Cracking happens when a smooth surface of coating fractures into sections. The cracks between the sections leave the area below exposed to potential contaminants.
Common causes include:
- Temperature too high during curing process
- Coating cured too quickly
- Film was applied too thickly
- Operating temperature too high or too low for coating specifications
To prevent cracking:
- Lower the cure temperature
- Allow additional drying time at room temperature
- Apply the coating only to specified thickness levels
- Choose a coating with a wider effective temperature range
- Choose a more flexible coating
6. How Do You Prevent De-Wetting of Your Coatings?
De-wetting occurs when a liquid conformal coating will not evenly coat the surface. It is most commonly caused by nonionic contamination, often from the manufacturing, transport, or handling process.
To help prevent it, ensure the substrate is completely clean prior to applying conformal coating.
7. How Do You Prevent Delamination?
Delamination happens when a conformal coating lifts from the surface of the substrate, leaving the area below it exposed.
It is usually caused by:
- Contaminants on the surface of the substrate
- Lack of compatibility between the coating and the substrate material
- Improper curing of the conformal coating
To prevent it:
- Reduce the coating’s thickness
- Reduce force drying
- Clean the board thoroughly prior to coating it
- Choose a different coating material
- Apply a “primer” material known to bond well with the substrate and the material you’re using for your conformal coating
8. How Do You Prevent Orange Peel?
Orange peel happens when the coating is uneven and textured, often appearing dull—very similar to the skin of an orange.
Common causes include:
- Improper application of the coating materials
- Not enough coating applied
- Not enough time curing
To prevent it:
- Reduce the viscosity of the coating
- Apply the coating to the recommended thickness
- Increase the “flash off time” for the solvents to evaporate before turning up the temperature to speed the curing process
9. How Do You Prevent Bubbles, Pinholes, and Foam?

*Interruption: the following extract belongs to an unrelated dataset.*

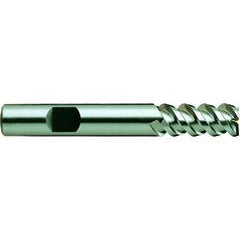 1"X4-1/2 4FL REG SE H-60 TIN EM - Exact Tool & Supply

Bubbles happen when pockets of air become trapped under a layer of conformal coating. Pinholes occur when a bubble bursts through the coating layer. Foam is a form of extreme bubbling.
It happens when:
- Coating applied to thick
- The coating is too viscous
- The coating is applied with incorrect equipment settings or pressure
To prevent it:
- Ensure the coating is applied only to recommended thickness
- Apply several thin coats, allowing bubbled to dissipate between layers
- Use a lower viscosity version of the conformal coating
- If brush coating, blend the coating so it flows easily into all areas of the substrate
The Value of Asking These Questions
The above questions cover the most common problems that happen during the conformal coating process.
If you find a provider with expertise applying all five coatings, and the provider can confidently answer the questions we’ve listed here, it’s a good sign they can help you get the protection you need for your device.